■ Extract
▼▼▼
On 7/22/11 2:47 AM, Stephan Wenger wrote:
> Hi Peter,
> I believe you phrased the disclosure obligations a tad to broad:
> On 7.21.2011 19:39 , "Peter Saint-Andre" <> wrote:
>> [...]
>> According to IETF rules, individuals who are aware of IPR claims related
>> to work in which they are participating (e.g., as document editors or
>> list discussants) are required to state that they are aware of the
>> existence of such claims (which might even be claims made by third
>> parties not involved in the work) -- not necessarily to disclose the
>> nature of the IPR itself, but at least to state awareness of the
>> existence of such claims.
> An individual is *required* to disclose "own" IPR against "own" drafts and
> someone else's drafts the individual is commenting on.  See sections 6.1.1
> and 6.1.2 of RFC3979.
> The disclosure obligation under 6.1.1 and 6.1.2 against a given document
> or contribution is triggered when (amongst others) three conditions are
> fulfilled: the individual has "reasonable and personal" knowledge (and not
> only a suspicion) that a patent claim applies to a patent, that patent
> claim is under control (from an assertion/licensing viewpoint) of the
> individual's employer or the individual himself/herself, and the
> individual contributes to the document or contribution.  It's quite common
> that individuals participate in certain activities of a WG, and do not
> trigger a disclosure obligation against other documents of the WG.  For
> example, I have personally contributed quite heavily to the operational
> practices of the codec WG, but not to the codec specification draft.
▲▲▲
■ Record excerpts
▼▼▼
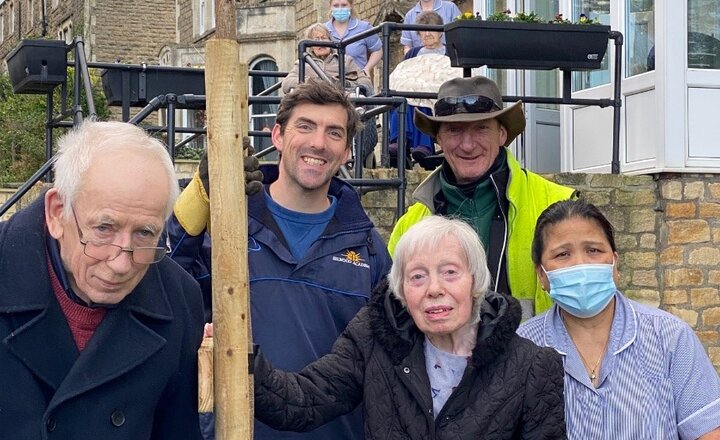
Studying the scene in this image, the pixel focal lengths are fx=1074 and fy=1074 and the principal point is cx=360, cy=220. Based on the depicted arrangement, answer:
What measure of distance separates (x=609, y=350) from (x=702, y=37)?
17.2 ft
▲▲▲
▼▼▼
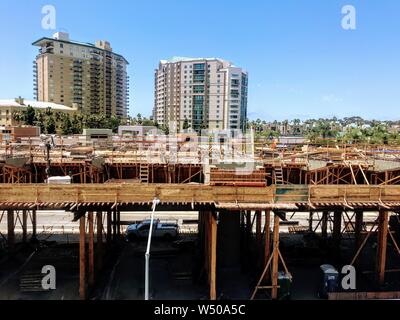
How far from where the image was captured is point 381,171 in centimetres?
▲▲▲
■ Written instruction 1
List the three conditions that, according to the email excerpt, trigger the disclosure obligation under sections 6.1.1 and 6.1.2.
■ Written instruction 2
Return the passage of the email excerpt between "On 7/22/11 2:47" and "of such claims.", inclusive.

■ Complete response 1
1. The individual has "reasonable and personal" knowledge, and not only a suspicion, that a patent claim applies.
2. That patent claim is under the control of the individual's employer or of the individual, from an assertion/licensing viewpoint.
3. The individual contributes to the document or contribution.

■ Complete response 2
On 7/22/11 2:47 AM, Stephan Wenger wrote:
> Hi Peter,
> I believe you phrased the disclosure obligations a tad to broad:
> On 7.21.2011 19:39 , "Peter Saint-Andre" <> wrote:
>> [...]
>> According to IETF rules, individuals who are aware of IPR claims related
>> to work in which they are participating (e.g., as document editors or
>> list discussants) are required to state that they are aware of the
>> existence of such claims (which might even be claims made by third
>> parties not involved in the work) -- not necessarily to disclose the
>> nature of the IPR itself, but at least to state awareness of the
>> existence of such claims.